Rosberg particularly likes the way Extreme E is not just about the racing, but how it raises awareness around the threats to the areas where the racing takes place. “Extreme E is involved in local initiatives to counteract threats and to slow down and stop climate change,” he says. “In Senegal, we planted one million mangroves. Extreme E involves campaigns driven by purpose.”
Perhaps the most exciting aspect of Extreme E for racing fans, however, is how it rekindles the longstanding rivalry between Nico Rosberg and former Mercedes F1 teammate Lewis Hamilton, who also owns an Extreme E team. However, so far the Rosberg X Racing team has the upper hand over Hamilton’s X44, winning the inaugural event and the second race in Senegal, with a current healthy team points lead. Rosberg doesn’t seem to think the rivalry holds any bitterness, though. “It’s really exciting,” he says. “It’s great to see that Lewis has joined the path of sustainability. Fans love watching the battle of Rosberg against Hamilton. It makes the competition more intense.”
Rosberg also drives an electric car himself, an Audi e-tron, backing up his public promotion of sustainability with his own choice in personal transportation. “It’s a great family car and is nice for the conscience!” he exclaims. “I use an eco-friendly energy provider, and that saves going to the fuel station. It’s a normal car.”
However, Rosberg also reckons that for electric vehicles to catch on enough to help prevent the climate crisis, governments need to do more, including in the UK. “The UK government has taken a great step by promising to phase out fossil fuel cars by 2030,” he says. “That’s a big commitment. However, they also need to encourage a faster roll out of electric charging stations with more grants and more support. They need to take any way they can to further subsidize electric cars.”
Nevertheless, Rosberg is still optimistic that we can solve the climate crisis. “This will be a decisive decade,” he argues. “But countries are doing more and more, forcing the hands of companies on CO2 emissions. The companies know they have to get behind it. This is why I’m super proud to be associated with Heineken and the Greener Bar.”

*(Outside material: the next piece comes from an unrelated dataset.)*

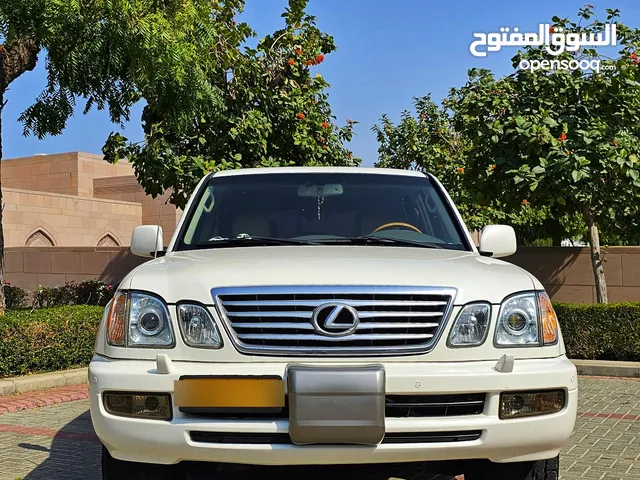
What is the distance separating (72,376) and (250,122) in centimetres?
585

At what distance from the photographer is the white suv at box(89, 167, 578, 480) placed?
3.08 metres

Rosberg’s commitment seems to extend to his own health. When I ask Nico Rosberg what his favorite beer is, the answer is not Heineken’s famously red-star-branded classic lager, but the recently launched non-alcoholic 0.0 version. It seems that after making his name in a sport that burns energy at a prodigious rate with considerable risk of personal injury, Nico Rosberg’s commitment to sustaining his own body is as strong as his desire to sustain the planet.